При этих последних его словах Жюстен поежился. Потом воскликнул:
— Если б только я мог поговорить с ней, увидеть ее! Но это невозможно. Средства у меня есть, я мог бы сесть на пароход и поплыть в Нью-Йорк. Но слишком много лет прошло… Мне кажется, она нашла свое счастье. У нее есть сын и тот мужчина, о котором она так хорошо отзывалась еще пять лет назад. Не хочется тревожить ее в ее новой жизни.
Антуан Дюкен поворошил угли в очаге.
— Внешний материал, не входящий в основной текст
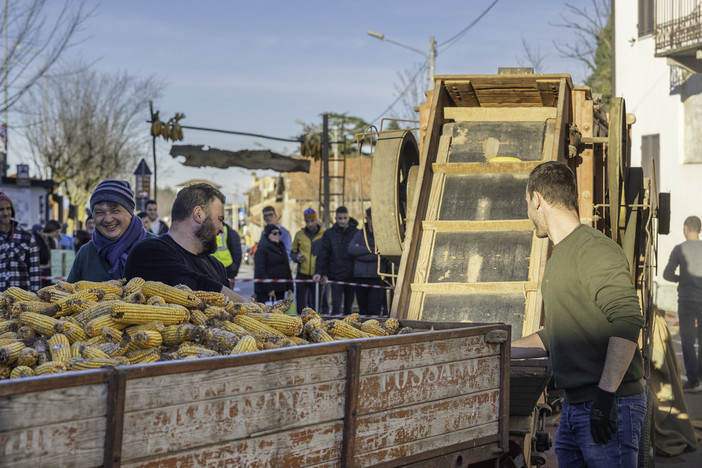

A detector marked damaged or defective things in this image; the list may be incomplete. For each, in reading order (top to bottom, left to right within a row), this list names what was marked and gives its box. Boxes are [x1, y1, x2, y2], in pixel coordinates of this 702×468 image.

rusted metal machinery [372, 71, 668, 466]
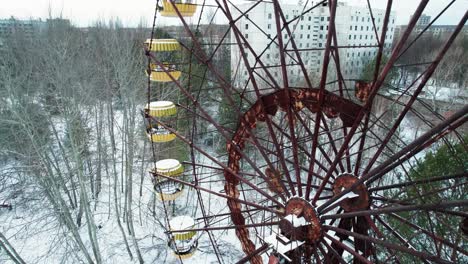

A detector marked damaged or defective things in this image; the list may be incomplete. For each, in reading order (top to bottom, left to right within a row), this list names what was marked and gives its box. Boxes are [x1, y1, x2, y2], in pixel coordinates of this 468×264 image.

rusty ferris wheel frame [144, 0, 466, 262]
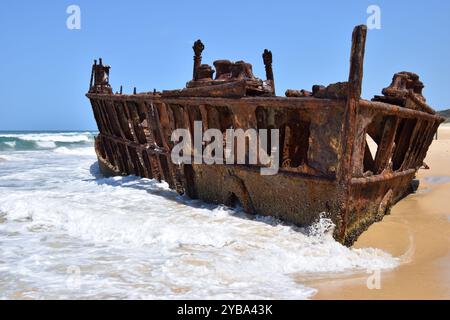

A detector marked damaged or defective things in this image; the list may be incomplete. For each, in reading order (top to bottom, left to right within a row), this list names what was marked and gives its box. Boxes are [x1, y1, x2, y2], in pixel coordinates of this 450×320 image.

rusted deck structure [86, 25, 444, 245]
rusty shipwreck [86, 25, 444, 245]
rusted bulkhead [86, 25, 444, 245]
rusted orange metal [86, 25, 444, 245]
rusted metal frame [338, 24, 366, 240]
rusted metal frame [350, 168, 416, 185]
rusted metal frame [372, 115, 400, 174]
rusted metal frame [358, 99, 442, 123]
rusted metal frame [400, 119, 426, 171]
Взметнулись золотые искры, повеяло теплом.
— Если бы вас с Элизабет не связывали родственные узы, я бы сказал: сынок, скорее поезжай в Гавр, а оттуда — через океан к ней. Мой сын Пьер возмущается, мол, был о племяннице лучшего мнения. Жан и того хуже: приписывает ее «легкомысленное поведение» мерзостям Лароша. Как если бы он ее развратил… Чушь! — Старый мельник был рассержен. — Если моя крошка не хочет замуж, то только потому, что за Ричарда Джонсона она вышла от безысходности, не любя его всей душой. Дважды она такой ошибки не сделает. Анри Моро — мимолетное увлечение.
— Вы правда так думаете? — спросил погрустневший Жюстен.
— Ее сердце бьется только для тебя, мой мальчик, а твое — для нее. Скажешь, я вру? Тогда и ты — лжец.
— Если бы мы дали волю чувствам, то это было бы кровосмешение.
Дедушка Туан, ради бога, помогите! Как мне быть? Я не прикасался к женщине с того дня, как вы прочли мне письмо Элизабет с новостью про ее беременность.
— Не скажу, что это правильно, — со вздохом произнес старик. — Жюстен, нельзя вот так жертвовать молодостью в память о запретной любви. Первое: ты сейчас вернешься в Гервиль и, как бы тебя ни терзала ненависть, позаботишься о своем родителе. Ларош прожил жизнь эгоистом, тираном, с запретной тягой к женщинам своей крови — Катрин, Элизабет. Но Бог ему судья! Ты не должен опускаться до его уровня, нет. Постарайся следовать заветам Господа нашего Иисуса.
— Я сделаю все, как вы говорите, в надежде, что его черная душа будет гореть в аду, — жестко отвечал Жюстен.
— По моему скромному мнению, ад — он, мой мальчик, тут, на земле. Найди себе поскорее жену — ласковую, сердечную, которая одарит тебя и нежностью, и детьми. И не забывай меня навещать!
— Я буду приезжать часто, дедушка Туан! Обещаю!
14. Майская помолвка
Норма аккуратно поправила серебряные столовые приборы возле каждой тарелки английского фарфора — белой, с изящным рисунком в виде розовых розочек и зеленых гирлянд из листьев. В ее глазах стол был сервирован безупречно.
С довольной улыбкой она вслух повторила имена гостей — убедиться, что всем отведено место.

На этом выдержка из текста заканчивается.